Abstract
Background:
The treatment landscape for chronic lymphocytic leukemia (CLL) has evolved significantly in recent years with the introduction of targeted therapies, including Bruton's tyrosine kinase inhibitors (BTKi) and BCL-2 inhibitors (BCL-2i), largely replacing traditional chemoimmunotherapy (CIT). However, in the absence of direct comparisons between these agents, selecting the most appropriate treatment for individual patients remains challenging.
Aim:
To provide practical recommendations for selection of frontline therapy for patients with CLL, focusing on patient risk stratification, the role of molecular testing, and the integration of individual patient preferences.
Methods:
These recommendations reflect the collective insights of 13 hematologists from Argentina, Australia, Brazil, China, Egypt, Kuwait, Mexico, Russia, Singapore, Taiwan, and Turkey. The panel members represent various global regions, including Latin America (LATAM), Middle East and Africa (MEA), Asia-Pacific (APAC), and Russia. Through an asynchronous online discussion followed by a virtual meeting, the panel evaluated CLL treatment strategies, focusing on targeted therapy selection, regimen duration (continuous vs. time-limited), molecular profiling, and patient-specific factors guiding therapy.
Results:
Therapy Selection: While acknowledging regional variability in access to novel agents, the consensus indicated that initial therapy selection is critically guided by disease-related factors (e.g., genetic risk profile) and patient characteristics (e.g., fitness, age, comorbidities), with strong emphasis on patient preferences and shared decision-making. Experts underscored the importance of molecular testing for 17p deletion (del(17p)), TP53 mutations and IGHV mutation status, particularly in settings where access to novel agents is dependent on these biomarkers for treatment approval or reimbursement. That said, in healthcare systems with broad access to novel agents, its direct influence on therapeutic decision-making may be less critical, serving primarily for prognostic value.
First-Line Therapy Recommendations:
CLL patients with del(17p)/TP53 mutations:For these high-risk patients, the panel strongly favoredcontinuous BTKi therapy, with second-generation BTKis (acalabrutinib, zanubrutinib) preferred due to their more favorable safety profiles. While a finite, BTKi and BCL2i combination was considered (acalabrutinib + venetoclax), especially for younger patients or those preferring time-limited treatment, its use in clinical practice was further restricted by regional availability and access. CIT was largely rejected in this specific patient group.
IGHV-mutated CLL patients without del(17p)/TP53 mutations:For these lower-risk patients, the expert's recommendation favoured finite, BCL2i-based combinations with either a BTKi (venetoclax + acalabrutinib, or venetoclax + ibrutinib) or an anti-CD20 agent (venetoclax + obinutuzumab). For frail patients, continuous BTKi monotherapy was also considered. While CIT was acknowledged as an option in regions with limited access to novel agents, its use was recognized as a substandard approach and advised only after ruling out unmutated IGHV status and considering patient age, fitness, and comorbidities.
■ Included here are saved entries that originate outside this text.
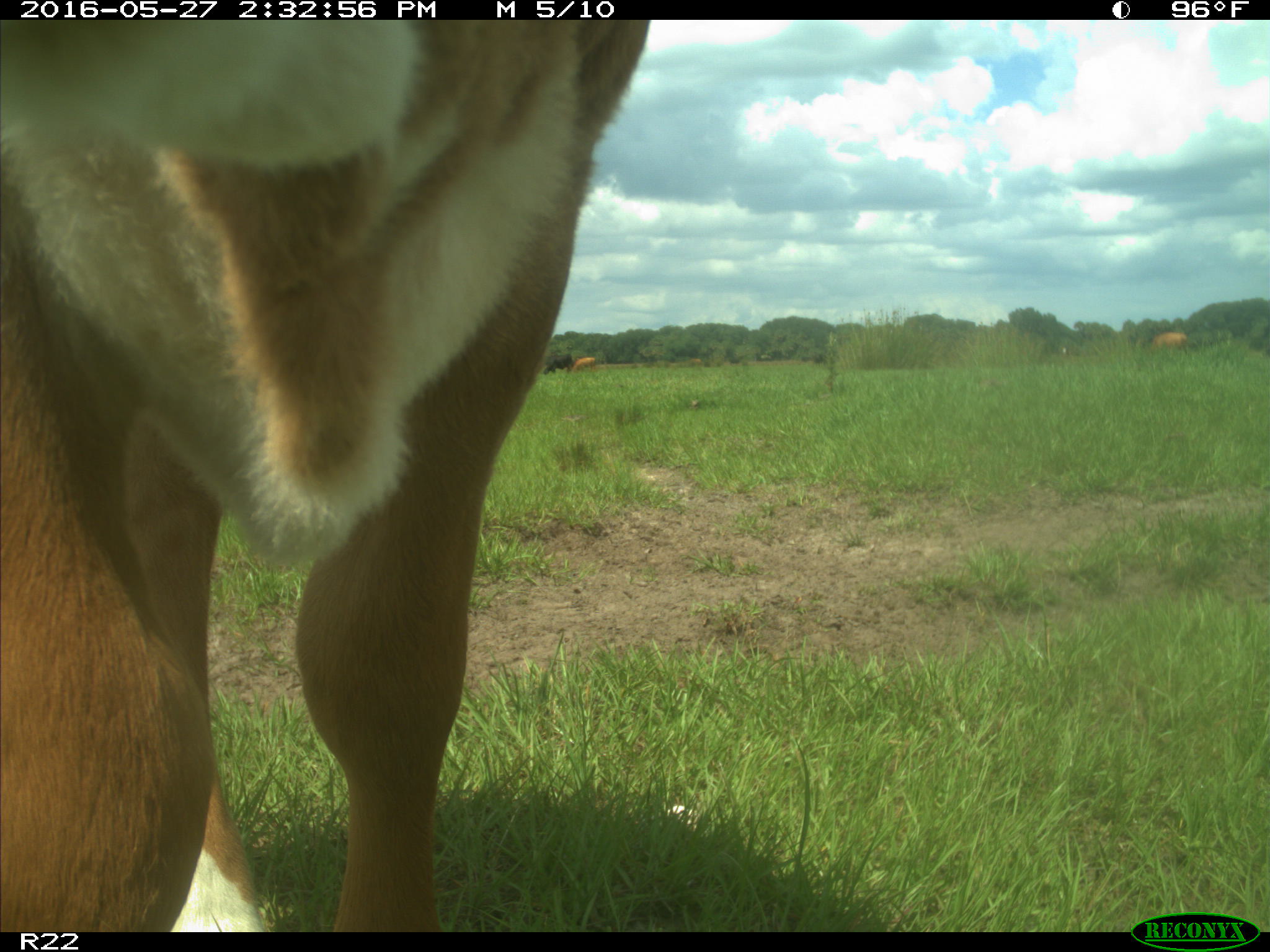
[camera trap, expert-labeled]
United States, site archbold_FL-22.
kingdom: Animalia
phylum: Chordata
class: Mammalia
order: Artiodactyla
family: Bovidae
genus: Bos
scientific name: Bos taurus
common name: domestic cow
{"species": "Bos taurus (domestic cow)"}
IGHV-unmutated CLL patients without del(17p)/TP53 mutations:While the majority of experts considered patient fitness for this group, recommending continuous BTKi monotherapy for frail patients and venetoclax-based combinations with either a BTKi (acalabrutinib, ibrutinib) or obinutuzumab for fit patients, some emphasized the overall suitability for targeted agents regardless of a traditional fitness assessment, focusing instead on specific comorbidities that might impact tolerability (e.g., cardiac or renal conditions). There was a clear recommendation to avoid CIT in this patient group.
Conclusions:
This expert panel's insights address the evolving CLL treatment landscape and variable access to novel targeted therapies across LATAM, MEA, APAC, and Russia. It emphasizes that individualized patient care should integrate comprehensive molecular assessment, risk stratification, and critically, patient preferences, while also considering regional resource availability.